What you will do: Below is a listing with pictures. Repeat exactly the lines starting at the one holding "Amerikanische Bulldoggen-Malerei Postkarte" and going on through the one holding "Leave something for", and leave every picture out.

━━━━━━━━

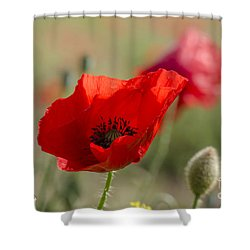 Poppies In Field In Spring Shower Curtain by Perry Van Munster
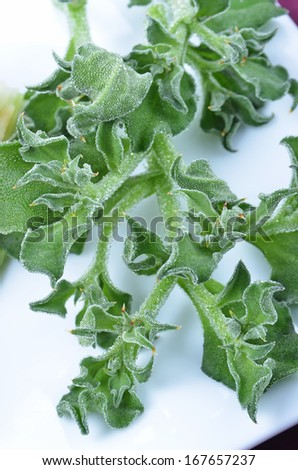 Ice plant on the white plate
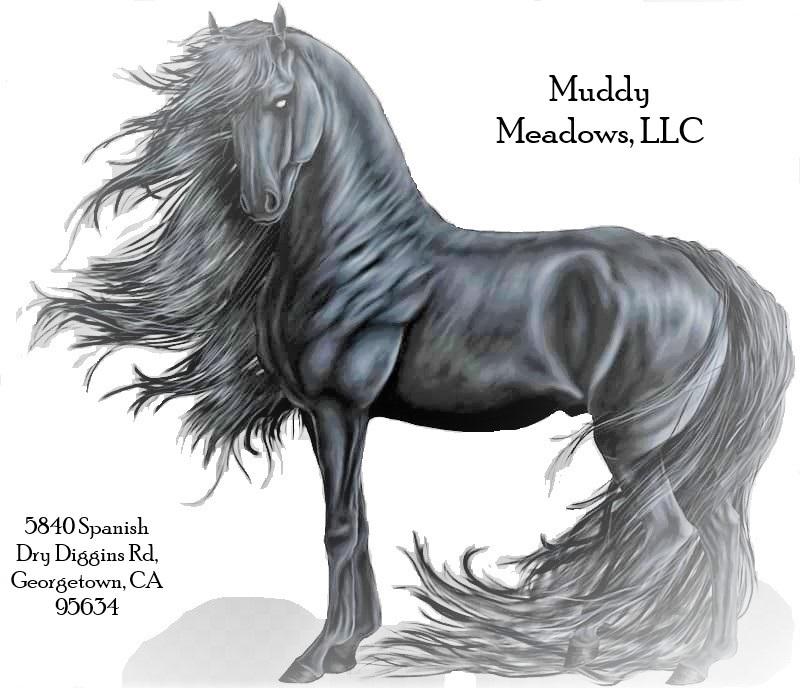 Muddy Meadows, LLC California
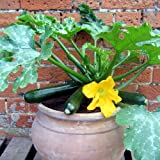 Suttons Seeds 150170 Courgette F1 Patio Star Seed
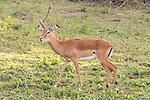 Impala At Lake Bunyonyi Eco Resort
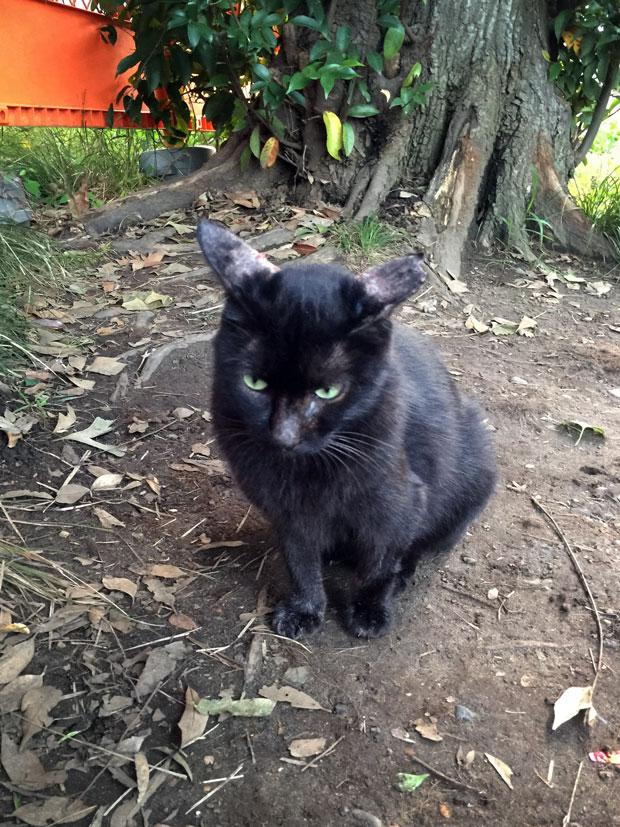 sumomo365_201810_kokuritu_cats_01.jpg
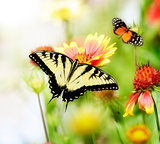 Butterflies On The Flowers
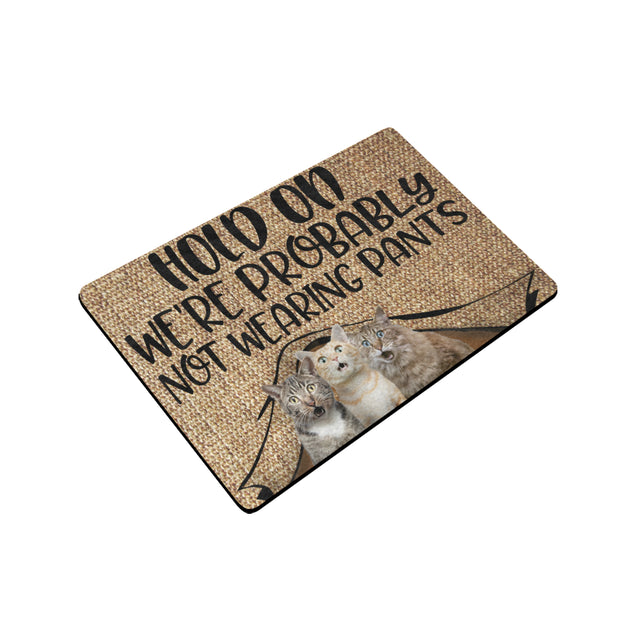 Mt Hold On We're Probably Not Wearing Pants Cat Door Mats 24 x 16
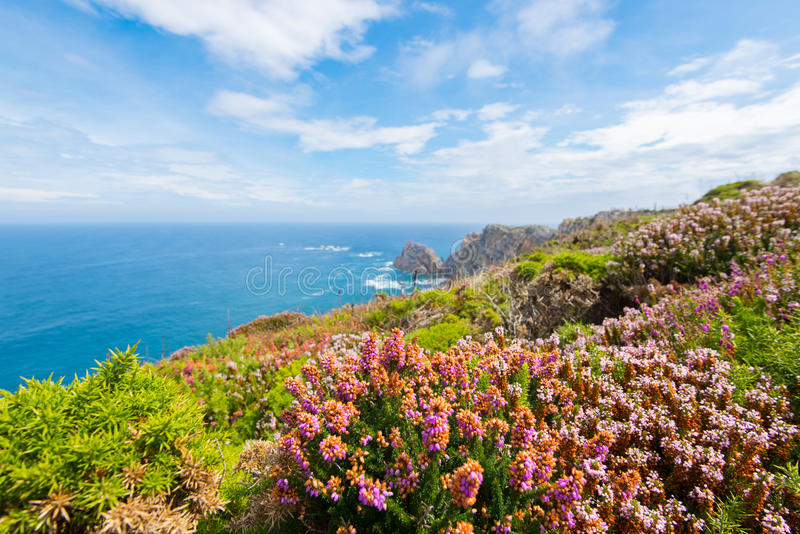 Fleurs en Espagne du nord image libre de droits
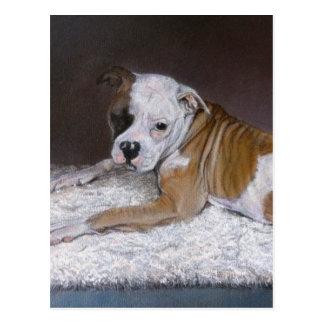 Amerikanische Bulldoggen-Malerei Postkarte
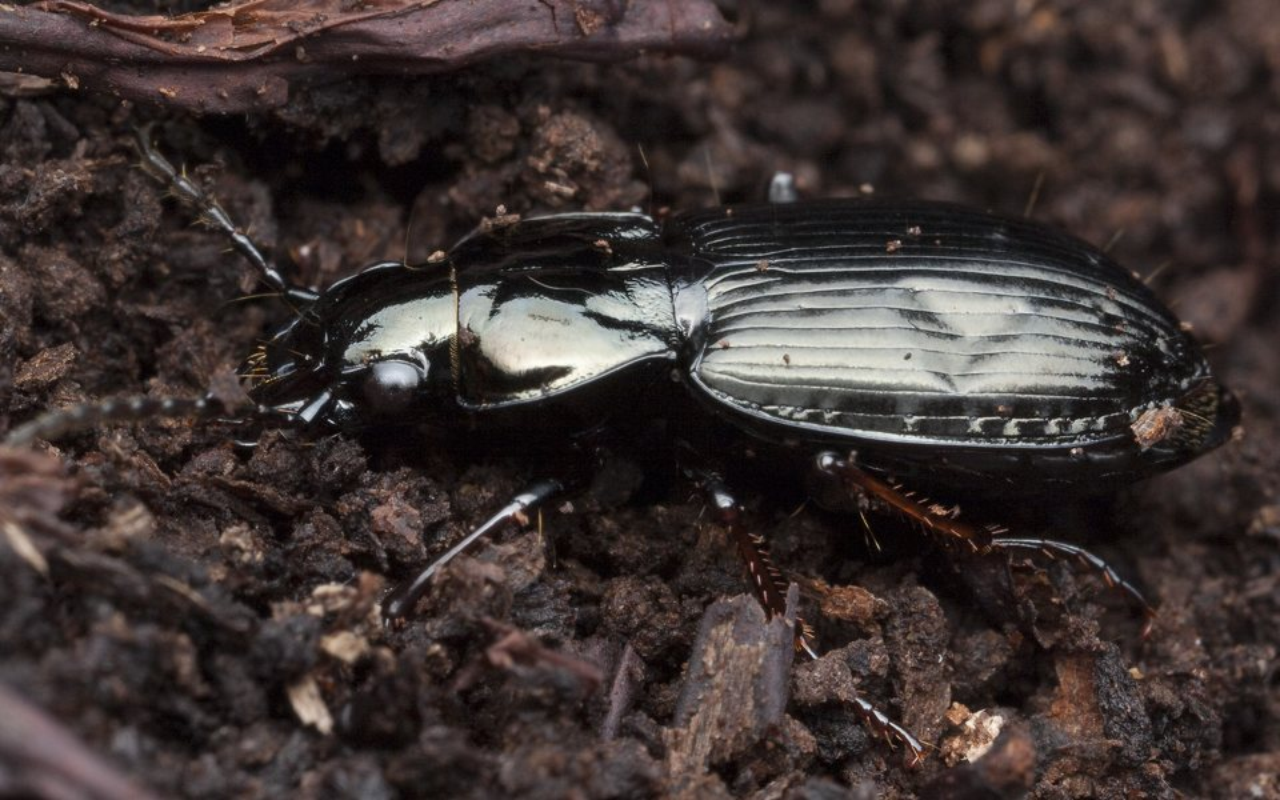 Pterostichus-9849.jpg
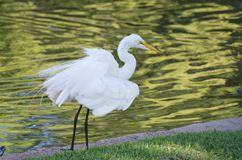 Egret by the Water Royalty Free Stock Image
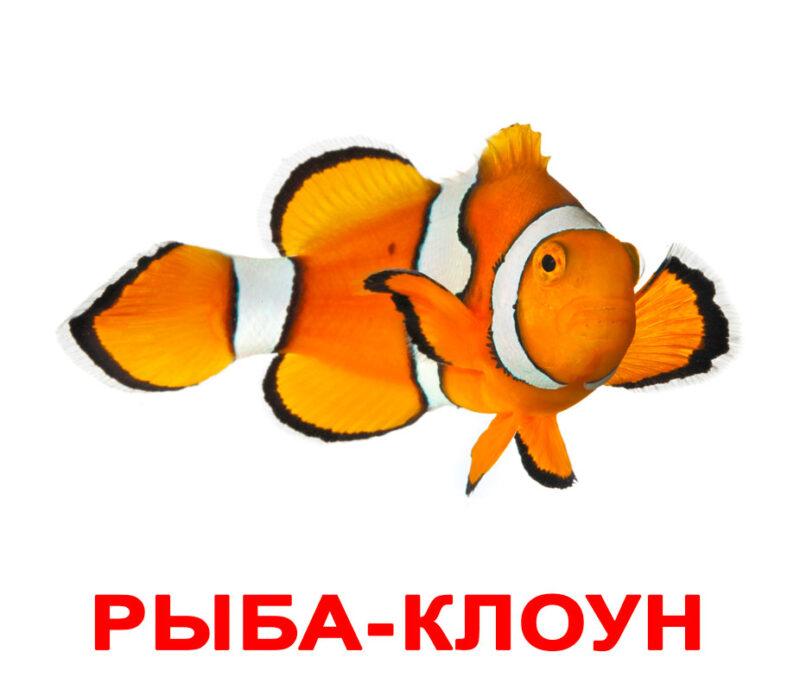 """Ламинированные карточки Домана """"Обитатели воды"""" на рус."""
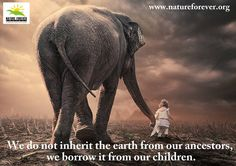 Leave something for the future generations. We should not be leaving a planet which is destroyed by our greed.   Share to create awareness. If each one reaches and teaches one it will make a huge difference.
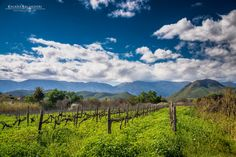 The vineyard in Calitzdorp Photos For Sale, Stock Photos, Time To Leave, Big Sky Country, Port Elizabeth, African Beauty, South Africa, Beautiful Places, Adventure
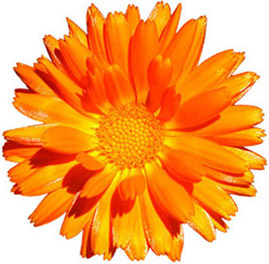 Marigold flowers clipart.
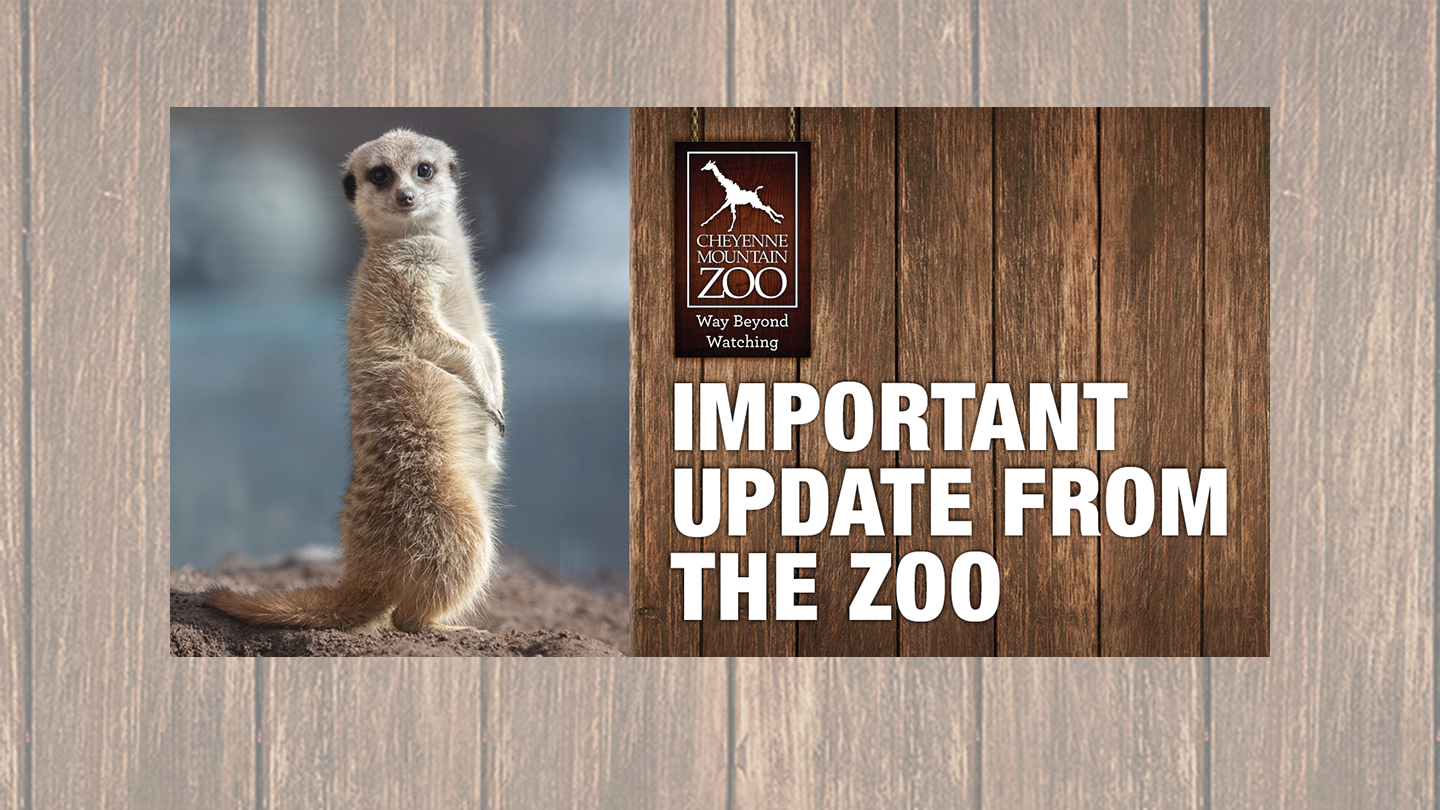 Cheyenne Mountain Zoo Closes Temporarily Plans To Reopen April 17 2020 Cmzoo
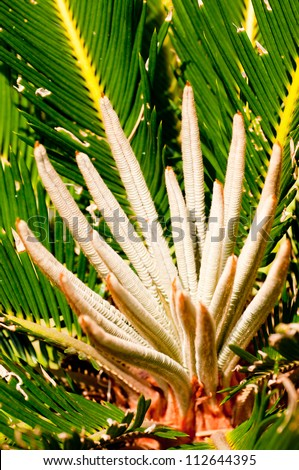 Sago palm flowers close up in the sun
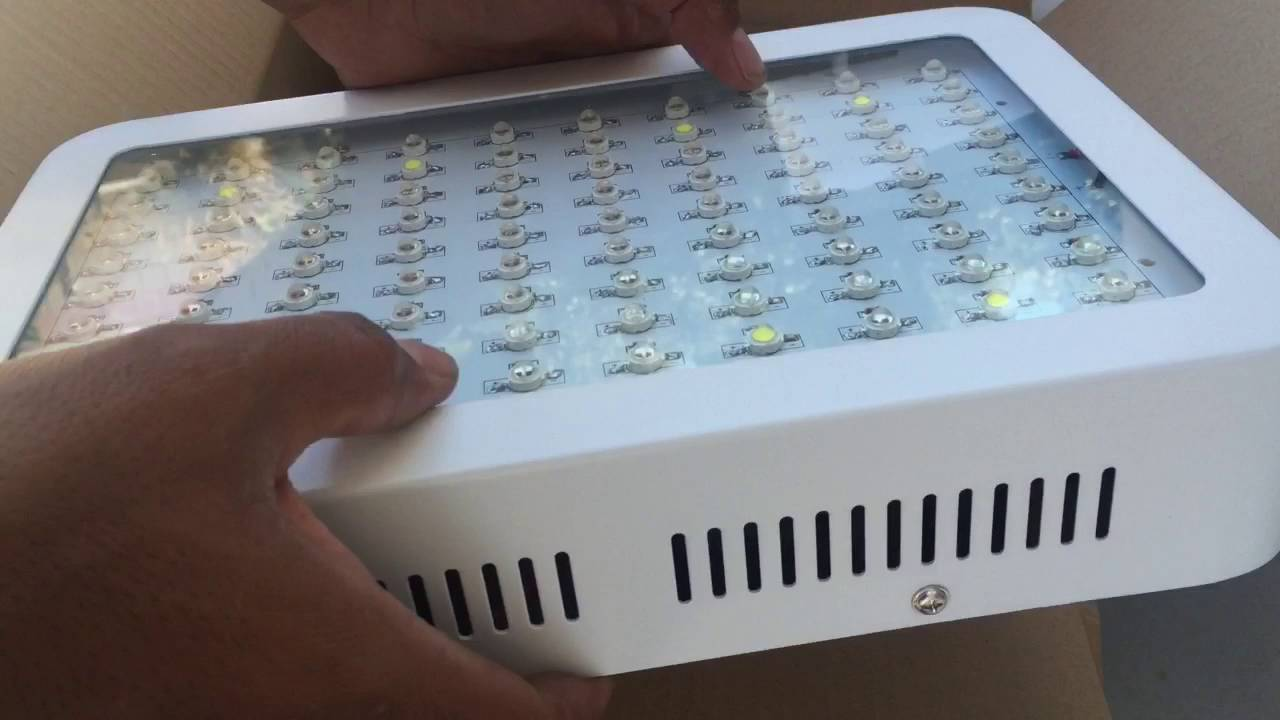 Morsen Led Grow Light 1000 Watt Review Youtube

━━━━━━━━

Written answer:
 Amerikanische Bulldoggen-Malerei Postkarte
 Pterostichus-9849.jpg
 Egret by the Water Royalty Free Stock Image
 """Ламинированные карточки Домана """"Обитатели воды"""" на рус."""
 Leave something for the future generations. We should not be leaving a planet which is destroyed by our greed.   Share to create awareness. If each one reaches and teaches one it will make a huge difference.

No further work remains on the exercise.